Two Ohio state representatives have introduced a bipartisan bill to eliminate the state's marriage penalty tax.
State Reps. John Becker (R-Union Township) and David Leland (D-Columbus) introduced House Bill 333 on Thursday, which would allow married couples the option of filing separately on their state tax returns.
“Ohioans shouldn’t be forced to pay higher taxes just because they get married,” Leland, who introduced the same bill more than three decades ago, said in a written statement. “This bipartisan legislation will eliminate the Ohio marriage penalty and allow over two-and-a-half-million Ohioans to keep more of their hard-earned dollars.”
Ohio law currently requires an individual's state filing status match their federal filing status. To put that into perspective, a couple with both spouses working full-time making minimum wage currently pays a penalty of $159 annually, according to the Ohio Dept. of Taxation.

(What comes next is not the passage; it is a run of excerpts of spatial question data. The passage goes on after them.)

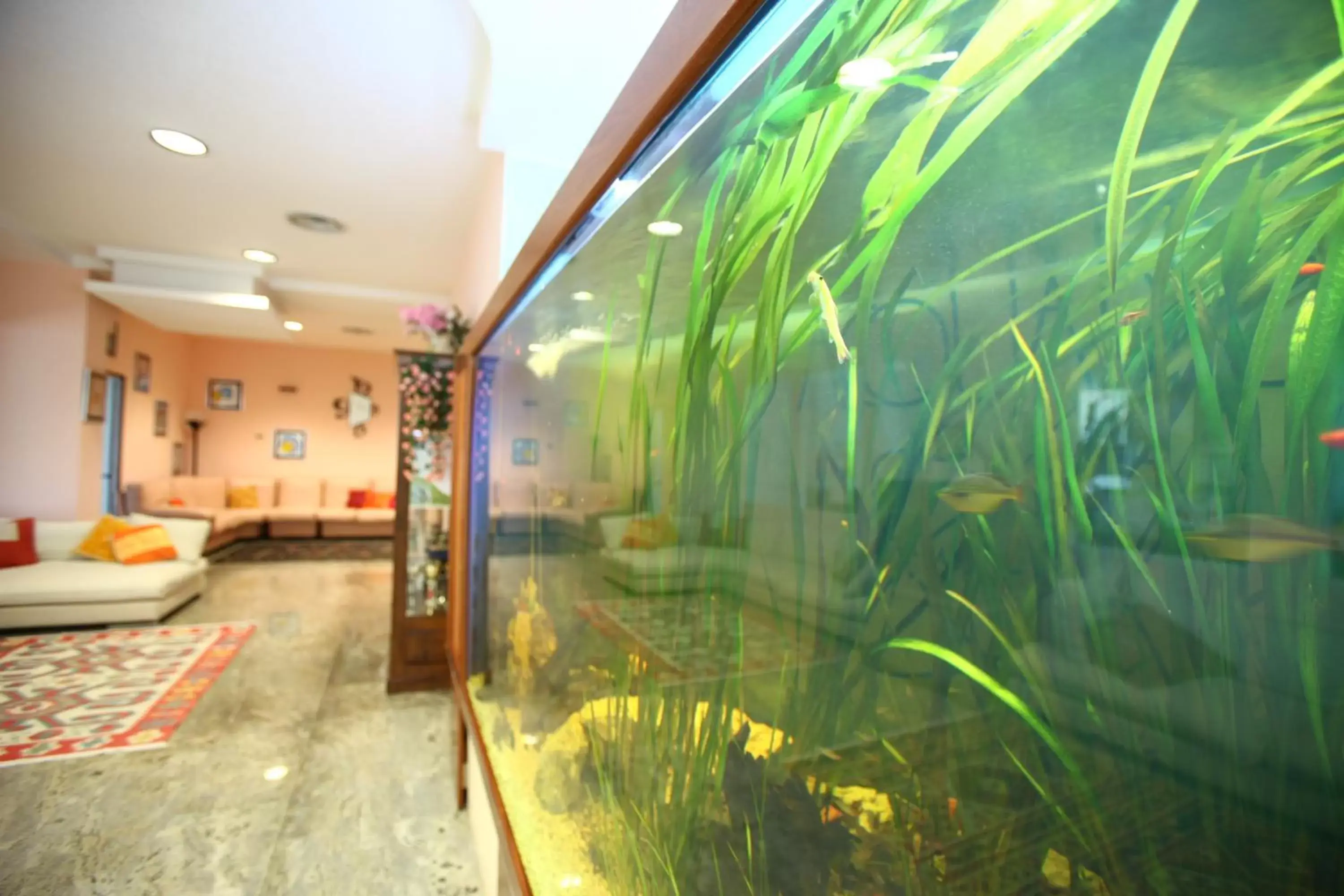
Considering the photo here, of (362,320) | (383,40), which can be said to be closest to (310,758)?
(383,40)

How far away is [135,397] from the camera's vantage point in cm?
675

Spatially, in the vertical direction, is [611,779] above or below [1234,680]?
below

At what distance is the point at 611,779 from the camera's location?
34.4 inches

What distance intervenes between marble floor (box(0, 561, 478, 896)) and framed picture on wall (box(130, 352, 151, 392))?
4.83m

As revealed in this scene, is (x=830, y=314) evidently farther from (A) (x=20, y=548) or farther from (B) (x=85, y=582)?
(A) (x=20, y=548)

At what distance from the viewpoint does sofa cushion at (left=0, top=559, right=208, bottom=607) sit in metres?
4.08

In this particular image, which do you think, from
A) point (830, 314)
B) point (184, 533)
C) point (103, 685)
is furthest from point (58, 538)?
point (830, 314)

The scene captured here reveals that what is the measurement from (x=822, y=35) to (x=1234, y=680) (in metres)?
0.46

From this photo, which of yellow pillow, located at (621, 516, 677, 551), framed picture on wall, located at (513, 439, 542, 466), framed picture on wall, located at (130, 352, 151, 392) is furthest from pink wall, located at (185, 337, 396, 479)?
yellow pillow, located at (621, 516, 677, 551)

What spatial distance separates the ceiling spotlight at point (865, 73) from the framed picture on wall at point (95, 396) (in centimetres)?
725

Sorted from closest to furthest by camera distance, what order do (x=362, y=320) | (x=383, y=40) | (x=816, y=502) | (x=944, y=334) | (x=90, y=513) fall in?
(x=944, y=334)
(x=816, y=502)
(x=383, y=40)
(x=90, y=513)
(x=362, y=320)

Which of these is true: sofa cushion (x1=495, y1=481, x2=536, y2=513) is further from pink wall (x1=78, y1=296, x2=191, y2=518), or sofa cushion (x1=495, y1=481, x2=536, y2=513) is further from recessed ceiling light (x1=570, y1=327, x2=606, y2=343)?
pink wall (x1=78, y1=296, x2=191, y2=518)

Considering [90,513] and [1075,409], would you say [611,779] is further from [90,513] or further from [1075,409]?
[90,513]

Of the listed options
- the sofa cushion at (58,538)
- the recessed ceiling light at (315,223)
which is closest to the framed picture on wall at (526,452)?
the recessed ceiling light at (315,223)
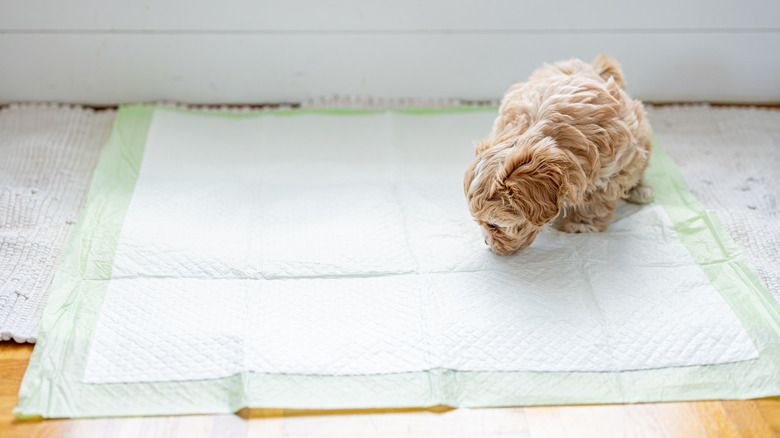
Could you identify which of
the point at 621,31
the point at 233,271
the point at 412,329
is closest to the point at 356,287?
the point at 412,329

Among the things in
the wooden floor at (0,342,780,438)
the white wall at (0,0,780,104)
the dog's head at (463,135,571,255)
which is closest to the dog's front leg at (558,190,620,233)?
the dog's head at (463,135,571,255)

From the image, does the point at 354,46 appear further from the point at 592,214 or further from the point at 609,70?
the point at 592,214

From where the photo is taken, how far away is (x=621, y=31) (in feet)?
9.52

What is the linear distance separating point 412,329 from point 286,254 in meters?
0.52

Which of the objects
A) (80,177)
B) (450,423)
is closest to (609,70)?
(450,423)

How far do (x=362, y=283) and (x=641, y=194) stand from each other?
1.09 meters

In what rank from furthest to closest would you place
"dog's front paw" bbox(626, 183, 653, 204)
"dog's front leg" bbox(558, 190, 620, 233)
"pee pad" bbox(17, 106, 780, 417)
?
"dog's front paw" bbox(626, 183, 653, 204) → "dog's front leg" bbox(558, 190, 620, 233) → "pee pad" bbox(17, 106, 780, 417)

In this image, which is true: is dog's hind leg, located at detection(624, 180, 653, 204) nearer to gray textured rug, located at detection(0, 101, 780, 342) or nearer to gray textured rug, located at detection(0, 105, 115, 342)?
gray textured rug, located at detection(0, 101, 780, 342)

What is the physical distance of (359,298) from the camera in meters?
2.07

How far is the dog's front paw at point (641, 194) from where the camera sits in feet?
8.02

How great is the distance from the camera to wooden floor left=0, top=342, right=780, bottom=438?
1.71 meters

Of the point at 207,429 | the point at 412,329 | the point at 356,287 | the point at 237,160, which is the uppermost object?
the point at 237,160

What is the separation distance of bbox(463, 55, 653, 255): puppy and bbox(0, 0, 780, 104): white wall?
69 cm

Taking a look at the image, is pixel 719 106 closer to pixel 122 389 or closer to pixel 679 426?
pixel 679 426
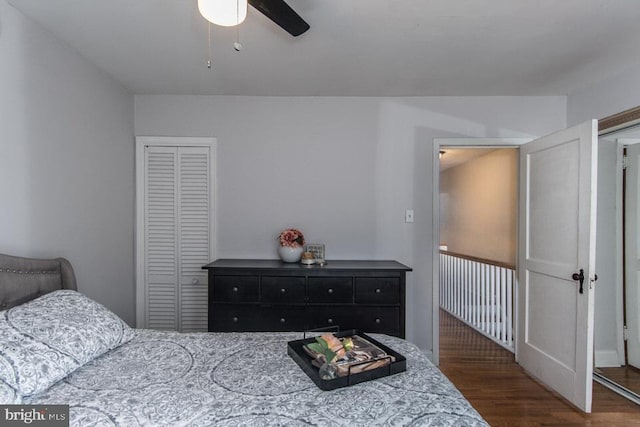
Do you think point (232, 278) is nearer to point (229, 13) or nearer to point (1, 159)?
point (1, 159)

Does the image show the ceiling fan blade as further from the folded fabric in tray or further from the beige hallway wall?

“In brief, the marriage penalty is simply the difference between the total income tax that a married couple will pay compared to two single people. Filing both federal and Ohio tax returns separate is often worse than filing both joint,” Becker said. “Ohio’s tax code is a lose-lose situation for married tax payers. This legislation fixes that.”
Ohio is one of just 16 states that currently has a marriage penalty tax. The two representatives say the bill will allow couples to choose the filing which suits them best, be it a separate or joint return.
The bill now awaits committee assignment for further consideration.